**Extract to read**
+++

Among the graduates were not only Phineas Lounsbury, but also his brother George — also a governor — Army General David Perry, and D. Smith Gage, who became one of the town’s wealthiest businessmen in the 19th Century  (all three are profiled in Who Was Who).
By 1859, Short had left Ridgefield and was serving as a rector in Winsted, a community Litchfield County. His second wife, Mary, had died in 1853 and in 1859, he married Cornelia Sherwood. She was 30, he 52. Perhaps their marriage had something to do with his giving up teaching and returning to church work. A year later, they had a son, but he died at the age of 1.   In 1870, the census says he was living in Fairfield, the town where some records say he died in 1877 at the age of 70.
 In his last will and testament, Short left his furniture to his wife and daughter, Mary, and two black walnut bookcases full of books and writings to his minister son, William. He had no other property.

David Short is buried in a Fairfield cemetery beneath a stone that says, “Rested from his labors.”

Friday, March 17, 2017

Phineas C. Lounsbury: 
The Dry Governor
Although he was governor of Connecticut – the first of two Ridgefield brothers to run the state, Phineas Lounsbury is better remembered today as the man who built what’s now the Community Center, a building of several names. Officially titled the Veterans Memorial Community Center,  the place is also today called the Lounsbury Mansion. The governor himself, however, called the place Grovelawn.

+++

**Exercise requirements**
1. According to the Ridgefield history excerpt, whom did Short marry in 1859?
2. Rewrite the Ridgefield history excerpt from "By 1859, Short" up to and including "no other property.", putting "cabinets" in place of "bookcases".

**Material supplied**
+++

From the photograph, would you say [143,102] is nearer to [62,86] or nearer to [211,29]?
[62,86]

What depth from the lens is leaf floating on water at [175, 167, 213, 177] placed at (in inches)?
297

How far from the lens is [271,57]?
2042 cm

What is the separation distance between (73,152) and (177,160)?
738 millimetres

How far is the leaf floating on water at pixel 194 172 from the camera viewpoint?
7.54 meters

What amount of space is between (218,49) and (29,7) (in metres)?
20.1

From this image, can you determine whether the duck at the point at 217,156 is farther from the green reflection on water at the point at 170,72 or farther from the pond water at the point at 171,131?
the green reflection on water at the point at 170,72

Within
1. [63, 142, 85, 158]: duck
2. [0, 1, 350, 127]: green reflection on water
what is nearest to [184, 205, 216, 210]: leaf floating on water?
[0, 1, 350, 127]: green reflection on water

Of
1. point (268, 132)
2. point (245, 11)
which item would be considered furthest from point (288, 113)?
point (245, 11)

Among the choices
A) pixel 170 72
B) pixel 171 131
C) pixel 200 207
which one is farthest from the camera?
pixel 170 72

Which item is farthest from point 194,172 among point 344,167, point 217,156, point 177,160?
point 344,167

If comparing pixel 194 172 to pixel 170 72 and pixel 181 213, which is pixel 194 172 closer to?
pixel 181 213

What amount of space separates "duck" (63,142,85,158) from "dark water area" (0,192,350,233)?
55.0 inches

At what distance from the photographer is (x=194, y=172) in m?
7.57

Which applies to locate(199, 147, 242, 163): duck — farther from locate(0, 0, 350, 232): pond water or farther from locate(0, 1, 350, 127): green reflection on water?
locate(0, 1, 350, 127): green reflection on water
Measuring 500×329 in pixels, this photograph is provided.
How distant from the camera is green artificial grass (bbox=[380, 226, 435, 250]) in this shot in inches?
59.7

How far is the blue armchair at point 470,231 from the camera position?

+++

**Exercise solutions**
1. Cornelia Sherwood.

2.
By 1859, Short had left Ridgefield and was serving as a rector in Winsted, a community Litchfield County. His second wife, Mary, had died in 1853 and in 1859, he married Cornelia Sherwood. She was 30, he 52. Perhaps their marriage had something to do with his giving up teaching and returning to church work. A year later, they had a son, but he died at the age of 1.   In 1870, the census says he was living in Fairfield, the town where some records say he died in 1877 at the age of 70.
 In his last will and testament, Short left his furniture to his wife and daughter, Mary, and two black walnut cabinets full of books and writings to his minister son, William. He had no other property.